## [Quoted text]
════════
Tuesday, August 2, 2011

Case Study 4.2: Charlestown

Charlestown is just across the Charles River from the rest of Boston, once an independent town but annexed by Boston in 1874. First settled in 1624, it later became the first capital of the Massachusetts Bay Colony. During the Revolutionary War, the Battle of Bunker Hill was fought on Breed's Hill, today commemorated by a large monument in the present heart of the neighborhood, Monument Square. Americans lost the battle and British troops burned the town and the dockyards. It was not until after the war ended that settlers returned to rebuild, but by then the hub of activity had already shifted northward, away from the river. The original center of the neighborhood, City Square, is today ringed on two sides by busy streets which cut access to the river. A real shame, a waterfront is always a great asset to have, but today it's almost inaccessible by foot.

In the 19th and early 20th century, the main employer in town was the Navy Yard, but this closed in 1974. Other major changes in Charlestown were the dismantling of the elevated train line in the 1960's (which ran above Main Street), and tearing down 11 percent of area's homes to make way for public housing. If the Boston Redevelopment Authority had its way, however, over 60 percent of Charlestown would have been demolished. Luckily, as in other cities I've featured, residents put a stop to this plan, especially after seeing how the authority had destroyed the West End.

You may recall Charlestown from last year's movie The Town, starring and directed by Ben Affleck, which presents the neighborhood as home to robbers and gangsters. The movie was a point of contention for residents last year, who resent the portrayal. While the Irish mob did indeed operate in Charlestown for many years, they've been gone for a good 15-20 years. The 80's and 90's saw a lot of gentrification and today a local is more likely to be a yuppie than a gangster. Charlestown is thoroughly middle/upper middle-class, and homes costing $1 million+ are common.
════════
## [Material supplied]
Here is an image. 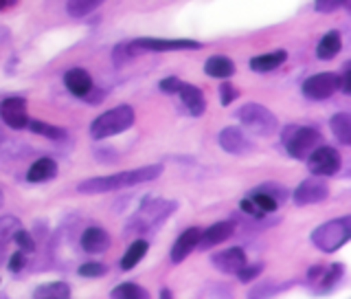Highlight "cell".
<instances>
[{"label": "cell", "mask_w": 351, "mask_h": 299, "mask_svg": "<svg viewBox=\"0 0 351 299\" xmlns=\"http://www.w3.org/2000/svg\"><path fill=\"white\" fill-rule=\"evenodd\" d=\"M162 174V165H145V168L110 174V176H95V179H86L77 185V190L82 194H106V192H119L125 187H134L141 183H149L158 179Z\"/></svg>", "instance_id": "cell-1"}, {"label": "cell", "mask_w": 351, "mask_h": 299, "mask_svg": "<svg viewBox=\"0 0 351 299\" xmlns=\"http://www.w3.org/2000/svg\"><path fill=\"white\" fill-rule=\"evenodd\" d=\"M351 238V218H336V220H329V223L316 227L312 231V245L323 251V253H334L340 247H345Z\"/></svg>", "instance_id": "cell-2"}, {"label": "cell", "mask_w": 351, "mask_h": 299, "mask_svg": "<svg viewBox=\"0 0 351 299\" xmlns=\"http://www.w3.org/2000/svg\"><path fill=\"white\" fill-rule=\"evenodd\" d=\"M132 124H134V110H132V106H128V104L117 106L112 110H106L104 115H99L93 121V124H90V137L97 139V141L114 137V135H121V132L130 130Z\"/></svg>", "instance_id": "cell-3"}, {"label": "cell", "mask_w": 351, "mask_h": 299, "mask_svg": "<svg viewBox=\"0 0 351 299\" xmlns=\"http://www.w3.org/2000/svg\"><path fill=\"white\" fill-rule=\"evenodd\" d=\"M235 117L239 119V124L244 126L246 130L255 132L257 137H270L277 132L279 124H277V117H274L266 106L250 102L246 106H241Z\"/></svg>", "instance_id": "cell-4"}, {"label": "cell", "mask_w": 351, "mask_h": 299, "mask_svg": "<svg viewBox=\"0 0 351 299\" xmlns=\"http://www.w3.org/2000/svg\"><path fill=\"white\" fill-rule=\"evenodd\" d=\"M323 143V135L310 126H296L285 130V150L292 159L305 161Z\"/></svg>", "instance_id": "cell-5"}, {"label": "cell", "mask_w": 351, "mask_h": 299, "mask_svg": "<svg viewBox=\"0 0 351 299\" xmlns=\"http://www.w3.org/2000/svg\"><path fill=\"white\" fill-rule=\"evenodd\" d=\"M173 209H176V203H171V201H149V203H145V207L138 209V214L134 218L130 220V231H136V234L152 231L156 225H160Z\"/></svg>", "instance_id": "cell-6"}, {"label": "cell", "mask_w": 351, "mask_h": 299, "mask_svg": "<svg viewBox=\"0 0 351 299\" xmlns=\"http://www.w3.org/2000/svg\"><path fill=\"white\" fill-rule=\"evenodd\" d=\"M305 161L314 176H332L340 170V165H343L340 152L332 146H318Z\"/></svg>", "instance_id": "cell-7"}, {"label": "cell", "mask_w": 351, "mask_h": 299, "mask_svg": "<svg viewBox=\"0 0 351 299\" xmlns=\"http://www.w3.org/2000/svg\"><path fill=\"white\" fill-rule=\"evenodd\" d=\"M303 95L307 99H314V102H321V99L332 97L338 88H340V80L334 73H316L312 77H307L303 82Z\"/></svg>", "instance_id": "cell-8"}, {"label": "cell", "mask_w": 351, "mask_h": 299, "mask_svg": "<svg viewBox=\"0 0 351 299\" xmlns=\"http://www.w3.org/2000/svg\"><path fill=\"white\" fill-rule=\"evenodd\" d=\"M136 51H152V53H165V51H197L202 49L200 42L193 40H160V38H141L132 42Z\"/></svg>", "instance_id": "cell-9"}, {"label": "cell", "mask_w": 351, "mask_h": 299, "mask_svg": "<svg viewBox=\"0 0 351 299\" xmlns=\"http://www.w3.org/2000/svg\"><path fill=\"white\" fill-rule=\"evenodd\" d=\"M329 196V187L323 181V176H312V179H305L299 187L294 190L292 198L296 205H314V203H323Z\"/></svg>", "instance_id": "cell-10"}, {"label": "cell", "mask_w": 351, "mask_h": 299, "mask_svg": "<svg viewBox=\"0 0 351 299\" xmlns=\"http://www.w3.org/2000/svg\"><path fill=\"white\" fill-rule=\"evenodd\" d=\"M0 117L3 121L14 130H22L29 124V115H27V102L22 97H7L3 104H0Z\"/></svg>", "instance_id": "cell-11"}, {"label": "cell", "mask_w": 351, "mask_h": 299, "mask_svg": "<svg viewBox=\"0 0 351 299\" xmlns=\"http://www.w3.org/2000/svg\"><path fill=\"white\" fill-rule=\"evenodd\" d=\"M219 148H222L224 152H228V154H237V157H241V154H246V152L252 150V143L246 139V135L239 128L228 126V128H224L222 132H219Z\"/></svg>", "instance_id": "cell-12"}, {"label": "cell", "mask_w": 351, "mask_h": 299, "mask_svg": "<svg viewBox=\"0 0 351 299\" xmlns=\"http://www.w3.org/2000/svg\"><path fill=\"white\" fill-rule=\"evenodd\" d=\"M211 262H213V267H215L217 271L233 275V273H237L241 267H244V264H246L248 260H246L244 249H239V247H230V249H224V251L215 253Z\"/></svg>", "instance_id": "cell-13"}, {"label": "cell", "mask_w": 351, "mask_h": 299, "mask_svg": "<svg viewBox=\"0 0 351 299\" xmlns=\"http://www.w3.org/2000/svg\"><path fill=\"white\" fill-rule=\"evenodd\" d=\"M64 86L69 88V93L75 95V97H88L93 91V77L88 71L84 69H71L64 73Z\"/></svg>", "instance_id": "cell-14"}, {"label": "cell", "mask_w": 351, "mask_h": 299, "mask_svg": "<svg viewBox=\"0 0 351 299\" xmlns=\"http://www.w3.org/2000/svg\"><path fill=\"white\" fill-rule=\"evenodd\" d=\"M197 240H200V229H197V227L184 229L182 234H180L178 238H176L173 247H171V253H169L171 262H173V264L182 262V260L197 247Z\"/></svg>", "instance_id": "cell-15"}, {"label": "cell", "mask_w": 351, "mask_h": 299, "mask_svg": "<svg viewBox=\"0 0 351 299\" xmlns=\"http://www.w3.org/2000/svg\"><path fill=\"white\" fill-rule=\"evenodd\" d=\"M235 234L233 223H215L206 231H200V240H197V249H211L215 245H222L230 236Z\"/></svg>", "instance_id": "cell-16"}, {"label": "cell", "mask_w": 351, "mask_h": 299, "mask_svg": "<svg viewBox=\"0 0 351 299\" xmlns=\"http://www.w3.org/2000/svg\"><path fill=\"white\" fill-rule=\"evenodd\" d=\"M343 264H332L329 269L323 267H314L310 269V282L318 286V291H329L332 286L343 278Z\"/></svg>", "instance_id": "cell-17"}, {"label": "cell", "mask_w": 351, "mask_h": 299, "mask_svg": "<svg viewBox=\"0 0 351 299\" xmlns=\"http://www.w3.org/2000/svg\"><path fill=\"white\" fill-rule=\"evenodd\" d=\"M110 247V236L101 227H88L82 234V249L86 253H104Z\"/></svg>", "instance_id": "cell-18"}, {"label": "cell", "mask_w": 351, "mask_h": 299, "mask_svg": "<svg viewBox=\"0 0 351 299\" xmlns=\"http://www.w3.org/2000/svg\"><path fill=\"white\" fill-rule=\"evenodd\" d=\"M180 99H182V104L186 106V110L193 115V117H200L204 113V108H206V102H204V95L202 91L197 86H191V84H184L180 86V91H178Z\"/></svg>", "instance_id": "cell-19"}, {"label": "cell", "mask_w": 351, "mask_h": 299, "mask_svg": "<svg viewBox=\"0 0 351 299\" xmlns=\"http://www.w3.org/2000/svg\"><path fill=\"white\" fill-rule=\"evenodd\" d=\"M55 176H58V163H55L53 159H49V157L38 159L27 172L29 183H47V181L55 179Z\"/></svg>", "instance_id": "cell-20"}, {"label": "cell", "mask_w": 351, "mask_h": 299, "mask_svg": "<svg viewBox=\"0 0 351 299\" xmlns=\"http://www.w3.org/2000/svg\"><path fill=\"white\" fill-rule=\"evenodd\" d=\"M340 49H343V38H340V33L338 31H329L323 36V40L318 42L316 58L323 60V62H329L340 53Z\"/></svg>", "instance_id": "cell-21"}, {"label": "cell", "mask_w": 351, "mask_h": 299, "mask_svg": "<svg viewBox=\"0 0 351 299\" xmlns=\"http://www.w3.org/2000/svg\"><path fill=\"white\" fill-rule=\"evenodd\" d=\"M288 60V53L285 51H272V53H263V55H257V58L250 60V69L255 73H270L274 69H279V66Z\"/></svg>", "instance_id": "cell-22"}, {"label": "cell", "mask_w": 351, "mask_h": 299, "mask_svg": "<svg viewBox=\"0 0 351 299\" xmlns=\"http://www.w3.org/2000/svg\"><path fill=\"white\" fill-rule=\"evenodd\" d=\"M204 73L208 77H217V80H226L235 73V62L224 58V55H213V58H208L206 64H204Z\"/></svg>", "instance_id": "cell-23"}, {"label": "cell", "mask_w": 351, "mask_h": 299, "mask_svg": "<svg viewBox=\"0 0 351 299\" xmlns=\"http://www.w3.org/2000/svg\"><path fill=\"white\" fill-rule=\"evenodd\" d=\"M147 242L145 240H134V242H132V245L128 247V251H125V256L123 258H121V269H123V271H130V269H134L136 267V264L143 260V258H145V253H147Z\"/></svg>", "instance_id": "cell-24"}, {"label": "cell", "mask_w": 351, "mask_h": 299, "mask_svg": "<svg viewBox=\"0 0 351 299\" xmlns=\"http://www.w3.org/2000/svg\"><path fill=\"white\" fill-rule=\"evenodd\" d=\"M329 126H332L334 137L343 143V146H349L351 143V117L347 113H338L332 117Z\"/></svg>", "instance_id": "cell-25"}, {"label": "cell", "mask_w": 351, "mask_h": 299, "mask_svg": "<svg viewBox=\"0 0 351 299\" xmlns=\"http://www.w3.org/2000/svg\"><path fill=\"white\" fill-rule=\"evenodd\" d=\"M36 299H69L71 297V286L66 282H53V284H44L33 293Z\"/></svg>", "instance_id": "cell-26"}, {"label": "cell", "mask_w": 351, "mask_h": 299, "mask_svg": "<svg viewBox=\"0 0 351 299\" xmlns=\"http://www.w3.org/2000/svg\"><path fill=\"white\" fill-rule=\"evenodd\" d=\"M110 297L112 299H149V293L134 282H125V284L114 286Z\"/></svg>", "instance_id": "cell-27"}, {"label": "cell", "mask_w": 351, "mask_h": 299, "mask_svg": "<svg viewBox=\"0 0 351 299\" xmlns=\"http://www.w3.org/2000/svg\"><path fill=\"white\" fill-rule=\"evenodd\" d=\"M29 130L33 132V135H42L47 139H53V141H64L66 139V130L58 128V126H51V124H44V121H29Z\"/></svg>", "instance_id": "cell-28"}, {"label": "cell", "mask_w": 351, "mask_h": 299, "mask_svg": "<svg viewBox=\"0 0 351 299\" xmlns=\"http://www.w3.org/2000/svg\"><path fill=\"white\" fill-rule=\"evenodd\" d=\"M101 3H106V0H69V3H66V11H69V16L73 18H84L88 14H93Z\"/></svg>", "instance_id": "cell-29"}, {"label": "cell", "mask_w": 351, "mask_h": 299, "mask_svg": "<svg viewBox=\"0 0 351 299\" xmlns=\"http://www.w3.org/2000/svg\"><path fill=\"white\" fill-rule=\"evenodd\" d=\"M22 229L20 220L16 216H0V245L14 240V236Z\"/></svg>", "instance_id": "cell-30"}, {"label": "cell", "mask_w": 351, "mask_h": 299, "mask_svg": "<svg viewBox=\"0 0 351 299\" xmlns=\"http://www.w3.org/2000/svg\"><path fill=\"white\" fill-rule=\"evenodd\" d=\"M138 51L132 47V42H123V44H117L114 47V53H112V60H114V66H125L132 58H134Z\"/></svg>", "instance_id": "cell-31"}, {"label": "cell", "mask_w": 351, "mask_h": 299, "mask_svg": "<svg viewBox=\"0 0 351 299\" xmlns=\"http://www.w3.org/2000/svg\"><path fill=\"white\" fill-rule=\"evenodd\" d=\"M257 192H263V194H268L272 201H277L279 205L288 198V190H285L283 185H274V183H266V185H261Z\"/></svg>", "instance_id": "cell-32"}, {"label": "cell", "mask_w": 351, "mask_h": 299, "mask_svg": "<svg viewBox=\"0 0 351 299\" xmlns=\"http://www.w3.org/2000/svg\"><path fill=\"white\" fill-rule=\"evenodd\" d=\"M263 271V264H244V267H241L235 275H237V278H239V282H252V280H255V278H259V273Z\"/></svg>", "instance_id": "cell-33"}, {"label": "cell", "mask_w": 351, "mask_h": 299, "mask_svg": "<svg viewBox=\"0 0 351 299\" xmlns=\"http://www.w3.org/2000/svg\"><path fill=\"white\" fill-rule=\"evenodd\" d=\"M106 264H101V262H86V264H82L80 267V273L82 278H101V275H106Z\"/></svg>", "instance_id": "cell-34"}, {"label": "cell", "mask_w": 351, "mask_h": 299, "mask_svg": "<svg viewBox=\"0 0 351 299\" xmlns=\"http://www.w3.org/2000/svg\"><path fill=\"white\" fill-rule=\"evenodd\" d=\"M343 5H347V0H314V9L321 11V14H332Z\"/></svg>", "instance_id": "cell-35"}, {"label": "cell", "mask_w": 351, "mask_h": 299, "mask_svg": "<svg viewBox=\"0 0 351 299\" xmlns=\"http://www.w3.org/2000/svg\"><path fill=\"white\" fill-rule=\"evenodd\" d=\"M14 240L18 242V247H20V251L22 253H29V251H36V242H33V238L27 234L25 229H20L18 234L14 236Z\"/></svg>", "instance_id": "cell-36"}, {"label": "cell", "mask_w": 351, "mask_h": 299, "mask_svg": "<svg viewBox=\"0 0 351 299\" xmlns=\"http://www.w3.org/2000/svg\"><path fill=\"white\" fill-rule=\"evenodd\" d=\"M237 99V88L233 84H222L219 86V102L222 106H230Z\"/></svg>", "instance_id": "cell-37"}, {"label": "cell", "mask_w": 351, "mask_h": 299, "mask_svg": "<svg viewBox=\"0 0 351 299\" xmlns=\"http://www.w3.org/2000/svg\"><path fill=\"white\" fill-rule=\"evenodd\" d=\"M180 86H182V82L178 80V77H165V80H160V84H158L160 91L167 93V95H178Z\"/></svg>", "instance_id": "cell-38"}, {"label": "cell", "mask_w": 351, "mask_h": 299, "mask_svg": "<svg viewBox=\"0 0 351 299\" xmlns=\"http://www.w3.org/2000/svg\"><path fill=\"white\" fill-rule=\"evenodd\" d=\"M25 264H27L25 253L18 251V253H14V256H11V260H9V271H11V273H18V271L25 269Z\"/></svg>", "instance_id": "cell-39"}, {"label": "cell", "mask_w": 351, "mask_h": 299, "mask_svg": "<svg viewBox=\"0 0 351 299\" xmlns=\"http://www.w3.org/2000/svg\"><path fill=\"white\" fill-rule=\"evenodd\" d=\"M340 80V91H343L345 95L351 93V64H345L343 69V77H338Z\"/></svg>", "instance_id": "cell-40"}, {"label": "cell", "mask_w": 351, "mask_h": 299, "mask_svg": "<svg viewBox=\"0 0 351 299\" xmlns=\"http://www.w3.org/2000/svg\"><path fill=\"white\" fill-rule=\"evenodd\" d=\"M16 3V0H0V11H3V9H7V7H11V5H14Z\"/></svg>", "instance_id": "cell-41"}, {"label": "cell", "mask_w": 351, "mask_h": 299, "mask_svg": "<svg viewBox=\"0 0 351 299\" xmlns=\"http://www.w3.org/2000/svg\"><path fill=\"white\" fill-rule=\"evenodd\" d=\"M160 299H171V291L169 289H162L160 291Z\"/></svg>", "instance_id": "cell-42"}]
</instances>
════════
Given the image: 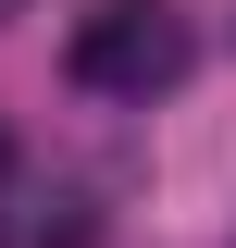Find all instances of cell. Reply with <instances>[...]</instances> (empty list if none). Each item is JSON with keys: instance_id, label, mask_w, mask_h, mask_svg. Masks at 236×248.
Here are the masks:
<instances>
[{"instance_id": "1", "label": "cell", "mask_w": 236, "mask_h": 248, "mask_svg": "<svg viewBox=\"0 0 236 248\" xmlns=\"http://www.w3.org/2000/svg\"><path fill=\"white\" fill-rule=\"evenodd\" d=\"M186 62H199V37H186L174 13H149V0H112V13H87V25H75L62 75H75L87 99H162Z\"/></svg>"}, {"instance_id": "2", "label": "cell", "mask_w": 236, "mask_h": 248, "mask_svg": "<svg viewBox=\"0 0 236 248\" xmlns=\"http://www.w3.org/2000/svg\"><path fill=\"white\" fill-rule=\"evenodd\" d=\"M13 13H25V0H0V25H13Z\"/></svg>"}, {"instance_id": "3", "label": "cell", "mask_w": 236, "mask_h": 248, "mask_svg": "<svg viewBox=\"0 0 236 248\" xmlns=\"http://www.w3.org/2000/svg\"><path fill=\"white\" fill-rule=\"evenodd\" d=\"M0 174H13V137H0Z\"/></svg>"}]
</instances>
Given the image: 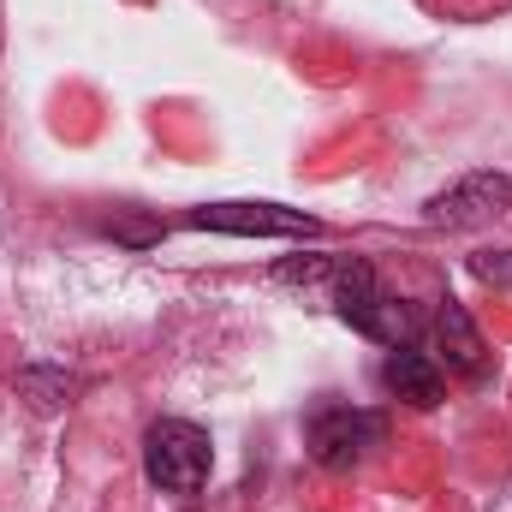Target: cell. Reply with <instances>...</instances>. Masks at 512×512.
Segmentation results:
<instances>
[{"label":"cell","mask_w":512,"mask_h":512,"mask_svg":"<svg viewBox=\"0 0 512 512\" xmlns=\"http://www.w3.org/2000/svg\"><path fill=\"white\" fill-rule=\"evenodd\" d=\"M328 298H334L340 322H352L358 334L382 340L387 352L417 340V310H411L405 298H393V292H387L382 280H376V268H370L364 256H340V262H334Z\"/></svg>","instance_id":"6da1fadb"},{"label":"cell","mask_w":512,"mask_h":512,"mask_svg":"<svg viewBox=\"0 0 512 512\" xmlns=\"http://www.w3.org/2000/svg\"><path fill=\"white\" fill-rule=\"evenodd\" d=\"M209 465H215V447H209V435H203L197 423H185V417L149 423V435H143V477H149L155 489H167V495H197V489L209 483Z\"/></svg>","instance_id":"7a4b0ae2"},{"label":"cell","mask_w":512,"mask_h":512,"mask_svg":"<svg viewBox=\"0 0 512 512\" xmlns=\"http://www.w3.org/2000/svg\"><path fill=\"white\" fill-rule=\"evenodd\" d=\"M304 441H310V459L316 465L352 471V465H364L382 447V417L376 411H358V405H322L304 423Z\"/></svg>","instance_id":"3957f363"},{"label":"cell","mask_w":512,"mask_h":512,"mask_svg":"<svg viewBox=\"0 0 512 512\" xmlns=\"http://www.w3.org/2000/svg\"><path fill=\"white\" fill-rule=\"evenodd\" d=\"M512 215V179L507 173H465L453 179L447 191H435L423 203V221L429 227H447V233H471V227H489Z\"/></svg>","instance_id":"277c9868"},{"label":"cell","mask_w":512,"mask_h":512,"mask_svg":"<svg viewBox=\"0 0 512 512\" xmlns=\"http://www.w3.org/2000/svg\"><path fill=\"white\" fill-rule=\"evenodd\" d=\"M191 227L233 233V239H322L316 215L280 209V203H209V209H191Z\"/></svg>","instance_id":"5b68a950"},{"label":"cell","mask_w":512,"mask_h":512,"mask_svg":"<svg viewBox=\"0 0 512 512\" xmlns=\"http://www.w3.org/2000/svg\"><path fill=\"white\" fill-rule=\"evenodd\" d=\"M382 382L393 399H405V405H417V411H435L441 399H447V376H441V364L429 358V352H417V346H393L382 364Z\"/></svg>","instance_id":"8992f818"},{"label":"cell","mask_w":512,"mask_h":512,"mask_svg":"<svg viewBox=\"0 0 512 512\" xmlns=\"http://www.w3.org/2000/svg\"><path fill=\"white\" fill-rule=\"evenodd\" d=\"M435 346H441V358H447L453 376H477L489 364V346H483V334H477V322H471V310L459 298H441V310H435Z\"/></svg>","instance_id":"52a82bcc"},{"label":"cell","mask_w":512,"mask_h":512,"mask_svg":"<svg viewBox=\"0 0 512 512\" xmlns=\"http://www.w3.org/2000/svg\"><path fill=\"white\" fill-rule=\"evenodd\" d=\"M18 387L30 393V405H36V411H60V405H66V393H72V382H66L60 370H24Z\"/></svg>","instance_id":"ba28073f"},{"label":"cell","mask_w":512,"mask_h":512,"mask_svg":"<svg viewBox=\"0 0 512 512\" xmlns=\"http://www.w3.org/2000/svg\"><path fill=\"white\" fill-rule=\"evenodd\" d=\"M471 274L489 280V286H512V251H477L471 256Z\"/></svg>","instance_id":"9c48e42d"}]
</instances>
════════
## [Direction]
Rewrite the passage of the Charlestown case study starting at "In the 19th" and ending at "the West End.", with "public housing" replaced by "housing projects".

## [Answer for the task]
In the 19th and early 20th century, the main employer in town was the Navy Yard, but this closed in 1974. Other major changes in Charlestown were the dismantling of the elevated train line in the 1960's (which ran above Main Street), and tearing down 11 percent of area's homes to make way for housing projects. If the Boston Redevelopment Authority had its way, however, over 60 percent of Charlestown would have been demolished. Luckily, as in other cities I've featured, residents put a stop to this plan, especially after seeing how the authority had destroyed the West End.